If I told you that 10 times my favorite number was 40, could you figure out what my favorite number is?

Answer 24

is it 20?

Answer 25

no.

\[\frac{1}{2} = k*10\]Let's multiply both sides by 2\]\[2*\frac{1}{2} = 2*k*10\]\[1=20k\]Now let's divide both sides by 20\[\frac{1}{20} = k\]

Answer 26

Now we need to decide if the other numbers in the table fit this relationship:\[y=kx\]\[y=\frac{1}{20}x\]

Answer 27

Pick the next pair from the table. What is it? Does it satisfy that equation?

Answer 28

15, and 1/3

Answer 29

Okay, plug \(x=15\) and \(y = 1/3\) into the formula. Does it work?

Answer 30

Does \[\frac{1}{3} = \frac{1}{20}*15\]

Answer 31

no

Answer 32

.125 is what is equals

Answer 33

Okay, so that means the data in this table does not follow the rule \(y = kx\) for a single value of \(k\). On to the next type of variation!

Answer 34

Indirect variation or inverse variation means that \[y = \frac{k}x\]or \[k = xy\]
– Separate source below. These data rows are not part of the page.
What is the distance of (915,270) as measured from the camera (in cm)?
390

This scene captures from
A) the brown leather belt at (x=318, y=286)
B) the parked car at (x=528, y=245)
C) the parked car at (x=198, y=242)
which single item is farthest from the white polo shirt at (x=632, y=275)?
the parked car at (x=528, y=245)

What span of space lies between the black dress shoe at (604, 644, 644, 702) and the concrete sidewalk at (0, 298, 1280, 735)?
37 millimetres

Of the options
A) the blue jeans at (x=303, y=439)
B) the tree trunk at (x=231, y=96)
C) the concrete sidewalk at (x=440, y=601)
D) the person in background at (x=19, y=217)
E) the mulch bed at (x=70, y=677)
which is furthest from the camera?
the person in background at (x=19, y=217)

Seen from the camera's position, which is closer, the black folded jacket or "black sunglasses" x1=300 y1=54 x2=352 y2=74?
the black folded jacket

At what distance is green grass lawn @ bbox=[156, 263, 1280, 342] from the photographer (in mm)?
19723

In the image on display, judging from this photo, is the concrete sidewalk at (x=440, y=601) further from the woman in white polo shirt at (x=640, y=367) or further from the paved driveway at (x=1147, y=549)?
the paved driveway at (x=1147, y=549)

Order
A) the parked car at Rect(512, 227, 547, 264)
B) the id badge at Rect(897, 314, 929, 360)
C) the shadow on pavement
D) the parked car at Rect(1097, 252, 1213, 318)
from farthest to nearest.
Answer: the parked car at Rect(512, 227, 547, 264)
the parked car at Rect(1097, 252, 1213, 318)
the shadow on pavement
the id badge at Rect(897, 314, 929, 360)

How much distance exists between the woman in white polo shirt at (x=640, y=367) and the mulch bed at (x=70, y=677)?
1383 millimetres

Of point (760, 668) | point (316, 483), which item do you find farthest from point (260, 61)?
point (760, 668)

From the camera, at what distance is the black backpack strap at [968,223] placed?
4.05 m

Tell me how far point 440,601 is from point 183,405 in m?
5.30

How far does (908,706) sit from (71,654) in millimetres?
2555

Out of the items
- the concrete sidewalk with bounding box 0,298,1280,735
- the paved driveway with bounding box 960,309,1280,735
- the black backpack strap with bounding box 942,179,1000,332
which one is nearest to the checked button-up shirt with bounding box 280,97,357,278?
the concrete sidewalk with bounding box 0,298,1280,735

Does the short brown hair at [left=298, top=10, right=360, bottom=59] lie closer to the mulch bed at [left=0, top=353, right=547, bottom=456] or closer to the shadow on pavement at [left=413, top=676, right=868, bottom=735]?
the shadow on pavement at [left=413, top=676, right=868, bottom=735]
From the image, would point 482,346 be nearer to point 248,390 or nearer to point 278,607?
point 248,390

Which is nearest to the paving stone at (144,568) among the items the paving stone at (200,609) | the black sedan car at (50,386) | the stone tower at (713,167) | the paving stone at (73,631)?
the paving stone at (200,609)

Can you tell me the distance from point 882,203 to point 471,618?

Take the first pair of numbers in the table. Multiply them together. Make a note of the result. Take the second pair of numbers in the table. Multiply them together. Did you get the same result? If not, it is not indirect variation. If it is, you need to try all of the other pairs in the table to make sure they all work.

Answer 35

not all of them work

Answer 36

Really? What do you get for the 4 results?

Answer 37

1/20, .125, 5, 5

Answer 38

Seriously? Show me the pairs of numbers you multiplied together to get those answers.

Answer 39

20, and 1/4 and 25, and 1/5

Answer 40

was the last 2

Answer 41

yes, those are correct. it's the other two that I'm worried about...

Answer 42

you said the 1st was 1/20. and you didnt say anything when i said the 2nd was .125

Answer 43

No, I didn't say that, I said k=1/20 when we were trying direct variation. I told you for this part:

"Take the first pair of numbers in the table. Multiply them together. Make a note of the result. Take the second pair of numbers in the table. Multiply them together. Did you get the same result? If not, it is not indirect variation. If it is, you need to try all of the other pairs in the table to make sure they all work."

Answer 44

First pair of numbers in table are x=10, y = 1/2
Second pair of numbers in table are x = 15, y = 1/3

Answer 45

oh ok they're all 5

Answer 46

so what is the equation?

Answer 47

@whpalmer4

Answer 48

yes, they all produce the same product. that means \[xy = k\] or \[y = \frac{k}x\]The value of \(k\) is just whatever you got each time you multiplied them!

Answer 49

sooo y=k/x?

Answer 50

that's the form, or \(xy=k\), either one. you do see that they are equivalent, right?

Answer 51

but you need to fill in the value of \(k\) in either case!

Answer 52

no i didnt see that so i can write either of them?

Answer 53

yes. \[y=\frac{k}x\]multiply both sides by \(x\)\[x*y = \frac{k}{\cancel{x}}*\cancel{x}\]\[xy=k\]

Answer 54

ok so its indirect?

Answer 55

yes, indirect variation. \(k=\)?

Answer 56

5

Answer 57

so for all the marbles, can you write the complete equation including the constant of variation, aka \(k\)?

Answer 58

yes

Answer 59

drum roll...

Answer 60

?

Answer 61

I'm waiting for you to write it!

Answer 62

write what?

Answer 63

the complete equation, including the constant of variation, aka \(k\)

Answer 64

indirect y=5/x?

Answer 65

there's no ? in the answer, but yes!

Answer 66

ok cool thanks

Answer 67

Now let's check our work by plugging in some values from the table:

\[x=10, y= 1/2\]\[y = 5/10 = 1/2\checkmark\]\[x=15, y = 1/3\]\[y=5/15 =1/3\checkmark\]Looks good!